The change in US monetary policy could also give SMCI an additional boost. The Fed’s 50 basis point rate cut – the first in nearly four years – brings the key interest rate to between 4.75% and 5% and provides room for further cuts. Lower interest rates strengthen growth sectors like technology by increasing the present value of future earnings. The interest rate cuts will particularly benefit SMCI. Why? Lower interest rates would reduce financing costs for large data center builders and potentially boost capital spending in the area. Furthermore, the economics of the AI ​​revolution remain inconsistent given the high costs of model training and inference. A decline in interest rates could improve the financial viability of these investments. Check out our analysis of other ways you can benefit from the Fed’s next move.

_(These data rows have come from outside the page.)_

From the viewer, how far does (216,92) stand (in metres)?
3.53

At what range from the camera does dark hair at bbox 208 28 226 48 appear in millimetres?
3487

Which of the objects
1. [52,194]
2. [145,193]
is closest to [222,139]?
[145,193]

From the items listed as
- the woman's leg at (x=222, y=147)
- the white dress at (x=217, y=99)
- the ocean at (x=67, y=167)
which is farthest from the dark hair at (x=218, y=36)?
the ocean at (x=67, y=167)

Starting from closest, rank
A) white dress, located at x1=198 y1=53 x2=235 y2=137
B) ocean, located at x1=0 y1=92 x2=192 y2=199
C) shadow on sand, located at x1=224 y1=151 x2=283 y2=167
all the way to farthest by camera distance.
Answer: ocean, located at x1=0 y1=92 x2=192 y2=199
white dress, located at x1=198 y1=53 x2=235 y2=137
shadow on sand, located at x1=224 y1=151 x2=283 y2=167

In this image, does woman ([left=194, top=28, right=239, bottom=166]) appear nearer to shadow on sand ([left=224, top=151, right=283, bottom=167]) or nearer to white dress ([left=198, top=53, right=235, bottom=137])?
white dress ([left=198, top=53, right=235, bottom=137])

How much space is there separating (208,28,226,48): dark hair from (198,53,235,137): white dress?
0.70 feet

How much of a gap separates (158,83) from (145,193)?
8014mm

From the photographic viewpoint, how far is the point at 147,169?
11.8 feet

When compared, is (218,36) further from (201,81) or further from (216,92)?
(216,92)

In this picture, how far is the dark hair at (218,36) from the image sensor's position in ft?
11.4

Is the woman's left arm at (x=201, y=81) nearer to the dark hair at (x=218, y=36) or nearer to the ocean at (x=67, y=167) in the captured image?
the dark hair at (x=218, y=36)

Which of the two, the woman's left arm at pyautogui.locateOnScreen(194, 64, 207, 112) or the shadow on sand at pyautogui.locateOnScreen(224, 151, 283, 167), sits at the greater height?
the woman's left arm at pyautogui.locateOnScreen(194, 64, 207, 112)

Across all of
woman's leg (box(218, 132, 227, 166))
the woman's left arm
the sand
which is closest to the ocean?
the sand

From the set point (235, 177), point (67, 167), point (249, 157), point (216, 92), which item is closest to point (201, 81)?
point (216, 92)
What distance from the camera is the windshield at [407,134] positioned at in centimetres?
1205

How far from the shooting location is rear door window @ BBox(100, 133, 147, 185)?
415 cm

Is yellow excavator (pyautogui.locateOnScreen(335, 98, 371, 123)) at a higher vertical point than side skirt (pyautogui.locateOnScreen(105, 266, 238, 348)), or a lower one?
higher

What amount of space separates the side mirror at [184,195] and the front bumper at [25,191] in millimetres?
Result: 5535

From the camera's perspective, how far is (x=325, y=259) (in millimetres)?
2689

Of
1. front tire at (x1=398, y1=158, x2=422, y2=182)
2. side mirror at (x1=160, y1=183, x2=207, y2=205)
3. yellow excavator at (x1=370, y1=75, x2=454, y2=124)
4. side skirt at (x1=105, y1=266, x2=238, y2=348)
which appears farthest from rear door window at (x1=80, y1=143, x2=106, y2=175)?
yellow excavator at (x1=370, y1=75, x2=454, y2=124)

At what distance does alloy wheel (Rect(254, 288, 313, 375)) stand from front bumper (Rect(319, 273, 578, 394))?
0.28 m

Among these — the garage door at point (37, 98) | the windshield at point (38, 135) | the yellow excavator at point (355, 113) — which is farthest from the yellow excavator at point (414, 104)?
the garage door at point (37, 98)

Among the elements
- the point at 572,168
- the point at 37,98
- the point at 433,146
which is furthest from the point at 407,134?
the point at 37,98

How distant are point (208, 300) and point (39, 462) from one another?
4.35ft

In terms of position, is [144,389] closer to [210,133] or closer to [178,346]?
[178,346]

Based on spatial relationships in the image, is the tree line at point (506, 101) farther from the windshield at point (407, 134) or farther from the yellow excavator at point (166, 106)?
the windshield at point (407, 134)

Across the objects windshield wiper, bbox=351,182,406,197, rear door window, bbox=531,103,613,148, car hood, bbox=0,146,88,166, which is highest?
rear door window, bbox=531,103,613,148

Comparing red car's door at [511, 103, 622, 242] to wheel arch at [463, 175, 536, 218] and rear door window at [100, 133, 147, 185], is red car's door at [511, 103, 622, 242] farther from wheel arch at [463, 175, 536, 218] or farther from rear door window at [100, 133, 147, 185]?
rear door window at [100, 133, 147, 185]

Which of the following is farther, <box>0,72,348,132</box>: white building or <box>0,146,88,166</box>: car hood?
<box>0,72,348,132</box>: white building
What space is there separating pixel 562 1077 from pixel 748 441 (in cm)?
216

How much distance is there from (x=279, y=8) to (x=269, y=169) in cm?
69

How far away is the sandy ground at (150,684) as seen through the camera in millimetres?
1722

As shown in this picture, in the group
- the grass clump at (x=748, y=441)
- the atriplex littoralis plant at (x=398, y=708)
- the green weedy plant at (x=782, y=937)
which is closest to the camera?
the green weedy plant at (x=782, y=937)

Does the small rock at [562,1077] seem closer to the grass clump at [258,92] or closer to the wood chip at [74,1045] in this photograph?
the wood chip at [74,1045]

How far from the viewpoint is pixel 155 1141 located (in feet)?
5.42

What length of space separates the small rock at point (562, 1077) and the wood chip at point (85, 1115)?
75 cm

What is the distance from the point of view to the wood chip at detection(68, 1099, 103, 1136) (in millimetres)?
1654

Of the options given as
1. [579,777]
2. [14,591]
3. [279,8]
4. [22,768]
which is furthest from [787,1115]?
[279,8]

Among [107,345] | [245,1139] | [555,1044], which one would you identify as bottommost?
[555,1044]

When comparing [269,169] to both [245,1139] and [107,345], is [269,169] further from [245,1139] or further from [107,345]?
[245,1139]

Although the server market is standardized, Super Micro has some competitive advantages because its products are considered more customizable and energy efficient than the competition. Super Micro’s customers are also increasingly choosing premium products. For example, the company estimates that 30% of server racks shipped next year will have expensive liquid server cooling systems installed, which were relatively rare in the pre-AI era. In addition, the company is continually expanding its production capacities. For example, the company is building a new facility in Malaysia that can produce over 5,000 racks of server kits every month. This gives the company the opportunity to increase sales in the long term.

So what should you do?

Answer: Add SMCI to your portfolio so that while you expect a 5x profit in the long run, you are always ready to take a 50% loss along the way. Yes, be willing to endure short-term pain – the price you will pay – to be rewarded in the long run. This sounds simple in theory, but is never easy to implement in practice.

As investors hope for a soft landing for the U.S. economy, the question is how bad it can get if another recession hits. Our How Low Stocks Can Fall in a Market Crash dashboard tracks how key stocks have performed during and after the last six years Market crashes.